>> START EXCERPT PROVIDED

Movie Review – Harlan County USA

Harlan County USA (1976)
Directed by Barbara Kopple

Like sand, our memory of history in the United States slips so easily between our fingers that we have forgotten far more than we remember. In this way, film is an act of preservation, the attempt to secure moments in our past in a manner that words cannot. The story of the American worker is one that was ground down almost to nothing in the hands of the Reagan Administration and on into the Clinton Administration, Bush Jr, Obama, Trump, and now today. Many promising new unions are being formed, and it is clear younger people want to embrace that collective strength that is far more potent than the individualism that only leads to ruin & alienation. Barbara Kopple understands the importance of unions and who leads them, which brought her to Harlan County, Kentucky, in 1973.

Coal mining is a dirty, dangerous job, but it is also necessary as the United States depends on fossil fuels. Kopple and her crew arrived in Kentucky to chronicle the Kenzie Miners for Democracy’s attempt to unseat Tony Boyle, the then-president of the UMWA (United Mine Workers of America). Like many large-scale union bosses, Boyle was a puppet of the company, in this instance, Duke Power. Not all union leaders are bad, but when a union becomes powerful, you can bet money that the company will attempt to get their loyalists seated and woo the leaders who aren’t with gifts. So it was time for Boyle to go and for new blood to take the seat of power. But Kopple found a different story.

>> END EXCERPT PROVIDED
>> START MATERIAL FOR THIS TASK

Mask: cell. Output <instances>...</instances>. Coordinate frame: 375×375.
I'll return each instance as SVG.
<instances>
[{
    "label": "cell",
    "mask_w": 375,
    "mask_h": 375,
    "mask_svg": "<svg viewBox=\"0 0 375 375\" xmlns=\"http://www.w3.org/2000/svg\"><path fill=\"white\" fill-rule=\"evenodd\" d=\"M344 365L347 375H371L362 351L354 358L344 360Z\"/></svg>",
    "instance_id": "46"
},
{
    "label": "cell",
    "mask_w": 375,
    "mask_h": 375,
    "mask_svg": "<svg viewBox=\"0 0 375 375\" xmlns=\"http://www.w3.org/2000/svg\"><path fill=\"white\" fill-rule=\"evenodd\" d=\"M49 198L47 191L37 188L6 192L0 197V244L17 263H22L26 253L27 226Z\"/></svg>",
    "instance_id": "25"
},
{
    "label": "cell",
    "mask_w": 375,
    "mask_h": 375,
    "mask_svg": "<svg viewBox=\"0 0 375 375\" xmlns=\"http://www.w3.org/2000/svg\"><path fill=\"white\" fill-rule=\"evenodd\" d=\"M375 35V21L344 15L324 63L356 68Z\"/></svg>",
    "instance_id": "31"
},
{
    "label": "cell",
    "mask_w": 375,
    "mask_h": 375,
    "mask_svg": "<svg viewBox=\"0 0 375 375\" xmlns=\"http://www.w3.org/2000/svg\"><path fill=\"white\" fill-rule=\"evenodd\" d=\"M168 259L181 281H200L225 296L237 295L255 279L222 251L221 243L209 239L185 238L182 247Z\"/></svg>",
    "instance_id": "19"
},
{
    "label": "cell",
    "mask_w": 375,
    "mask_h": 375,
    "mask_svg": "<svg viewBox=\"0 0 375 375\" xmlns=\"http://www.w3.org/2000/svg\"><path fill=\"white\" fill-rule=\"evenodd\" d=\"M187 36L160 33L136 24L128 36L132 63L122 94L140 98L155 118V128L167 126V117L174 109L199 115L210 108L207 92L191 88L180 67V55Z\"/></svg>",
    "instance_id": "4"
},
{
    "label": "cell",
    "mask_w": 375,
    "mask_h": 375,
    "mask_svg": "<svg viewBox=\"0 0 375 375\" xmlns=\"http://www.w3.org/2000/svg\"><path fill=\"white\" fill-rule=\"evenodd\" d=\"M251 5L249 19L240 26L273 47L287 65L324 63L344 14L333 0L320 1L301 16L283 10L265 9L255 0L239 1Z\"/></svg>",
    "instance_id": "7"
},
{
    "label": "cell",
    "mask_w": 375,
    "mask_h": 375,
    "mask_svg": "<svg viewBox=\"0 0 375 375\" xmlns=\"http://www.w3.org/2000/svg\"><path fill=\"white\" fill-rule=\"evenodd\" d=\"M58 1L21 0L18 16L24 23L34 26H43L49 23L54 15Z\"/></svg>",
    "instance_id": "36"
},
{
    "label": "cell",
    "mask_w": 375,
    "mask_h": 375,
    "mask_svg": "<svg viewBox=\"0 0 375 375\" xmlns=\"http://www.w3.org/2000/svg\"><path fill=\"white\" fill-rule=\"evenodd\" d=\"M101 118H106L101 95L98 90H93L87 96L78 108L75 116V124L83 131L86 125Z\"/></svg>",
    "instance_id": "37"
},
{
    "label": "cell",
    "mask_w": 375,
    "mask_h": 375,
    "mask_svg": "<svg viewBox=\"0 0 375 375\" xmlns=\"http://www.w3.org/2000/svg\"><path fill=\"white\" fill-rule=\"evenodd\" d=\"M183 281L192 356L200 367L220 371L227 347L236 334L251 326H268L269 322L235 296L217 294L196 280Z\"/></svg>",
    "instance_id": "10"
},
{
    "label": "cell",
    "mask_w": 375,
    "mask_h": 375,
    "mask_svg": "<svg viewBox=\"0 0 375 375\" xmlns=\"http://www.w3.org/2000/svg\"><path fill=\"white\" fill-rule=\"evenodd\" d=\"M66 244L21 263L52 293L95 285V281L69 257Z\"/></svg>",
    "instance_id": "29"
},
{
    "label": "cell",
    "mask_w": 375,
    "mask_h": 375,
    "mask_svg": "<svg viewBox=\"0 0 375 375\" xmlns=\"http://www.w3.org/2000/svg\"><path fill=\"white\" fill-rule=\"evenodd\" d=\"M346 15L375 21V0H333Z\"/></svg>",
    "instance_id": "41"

>> END MATERIAL FOR THIS TASK

• **PARTS OF THE EXERCISE**:
**A)** Please give the lines of the entries as a numbered list, from the first line of the entries through the line holding "5L249 19L240 26L273", both included, leaving out any blank lines.
**B)** Write the next part of the Harlan County USA review.
The movie review and the entries are unrelated to each other.

• **ANSWERS TO THE PROBLEMS**:
**A)**
1. Mask: cell. Output <instances>...</instances>. Coordinate frame: 375×375.
2. I'll return each instance as SVG.
3. <instances>
4. [{
5.     "label": "cell",
6.     "mask_w": 375,
7.     "mask_h": 375,
8.     "mask_svg": "<svg viewBox=\"0 0 375 375\" xmlns=\"http://www.w3.org/2000/svg\"><path fill=\"white\" fill-rule=\"evenodd\" d=\"M344 365L347 375H371L362 351L354 358L344 360Z\"/></svg>",
9.     "instance_id": "46"
10. },
11. {
12.     "label": "cell",
13.     "mask_w": 375,
14.     "mask_h": 375,
15.     "mask_svg": "<svg viewBox=\"0 0 375 375\" xmlns=\"http://www.w3.org/2000/svg\"><path fill=\"white\" fill-rule=\"evenodd\" d=\"M49 198L47 191L37 188L6 192L0 197V244L17 263H22L26 253L27 226Z\"/></svg>",
16.     "instance_id": "25"
17. },
18. {
19.     "label": "cell",
20.     "mask_w": 375,
21.     "mask_h": 375,
22.     "mask_svg": "<svg viewBox=\"0 0 375 375\" xmlns=\"http://www.w3.org/2000/svg\"><path fill=\"white\" fill-rule=\"evenodd\" d=\"M375 35V21L344 15L324 63L356 68Z\"/></svg>",
23.     "instance_id": "31"
24. },
25. {
26.     "label": "cell",
27.     "mask_w": 375,
28.     "mask_h": 375,
29.     "mask_svg": "<svg viewBox=\"0 0 375 375\" xmlns=\"http://www.w3.org/2000/svg\"><path fill=\"white\" fill-rule=\"evenodd\" d=\"M168 259L181 281H200L225 296L237 295L255 279L222 251L221 243L209 239L185 238L182 247Z\"/></svg>",
30.     "instance_id": "19"
31. },
32. {
33.     "label": "cell",
34.     "mask_w": 375,
35.     "mask_h": 375,
36.     "mask_svg": "<svg viewBox=\"0 0 375 375\" xmlns=\"http://www.w3.org/2000/svg\"><path fill=\"white\" fill-rule=\"evenodd\" d=\"M187 36L160 33L136 24L128 36L132 63L122 94L140 98L155 118V128L167 126V117L174 109L199 115L210 108L207 92L191 88L180 67V55Z\"/></svg>",
37.     "instance_id": "4"
38. },
39. {
40.     "label": "cell",
41.     "mask_w": 375,
42.     "mask_h": 375,
43.     "mask_svg": "<svg viewBox=\"0 0 375 375\" xmlns=\"http://www.w3.org/2000/svg\"><path fill=\"white\" fill-rule=\"evenodd\" d=\"M251 5L249 19L240 26L273 47L287 65L324 63L344 14L333 0L320 1L301 16L283 10L265 9L255 0L239 1Z\"/></svg>",

**B)**
Instead, when she and her cameraman Hart Perry arrived, they found the Brookside Mine workers striking against not just horrible conditions in the mines but that their families lived in abject squalor. It was rare to find adequate bathroom facilities and certainly no proper heating/cooling systems for the laborers that Duke and their associates depended on. Kopple & Perry were rightfully met with suspicion by the locals; they were seen as “hippies” and outsiders, potentially exploiting the serious labor strike. So the filmmaking team embedded themselves with these families for years, understanding they needed to earn their trust and be transparent about the documentary, mainly how the people of the union would be portrayed.

One of the things you’ll quickly pick up on is that the union and mining companies are in a constant state of war. The company is always trying to provide the bare minimum to their workers, and frequently what would be considered even less than that. The union cannot rest for a second, or they will be thoroughly exploited. Elders in the community tell us that there have been periods of outright bloodshed in this region, brutal wars fought by the union against the union breakers. The very strike Kopple covers in this documentary is ended when a man is killed, and his literal child bride is left to raise their infant son without him. I think contemporary America likes to imagine that it is far removed from these types of things, but that would be foolish to believe.

We must never forget that the vast economic behemoths we, as workers, are fighting against are not stupid. There are undoubtedly significant and unwieldy, creating weak points that can be exploited, but no victory against them will ever occur on the playing field this same corporation has constructed. Of course, there is always the direct action of the strike and the workers attempting to stop scabs from crossing that line. However, a shadow war is happening beneath that, which some of the interviewed folks mention. Guerilla tactics are used to sabotage company equipment and disrupt production flow. Make no mistake, the Law exists to protect corporations & the wealthy. If you benefit from the Law at any point, that is a fluke, not the system’s intention.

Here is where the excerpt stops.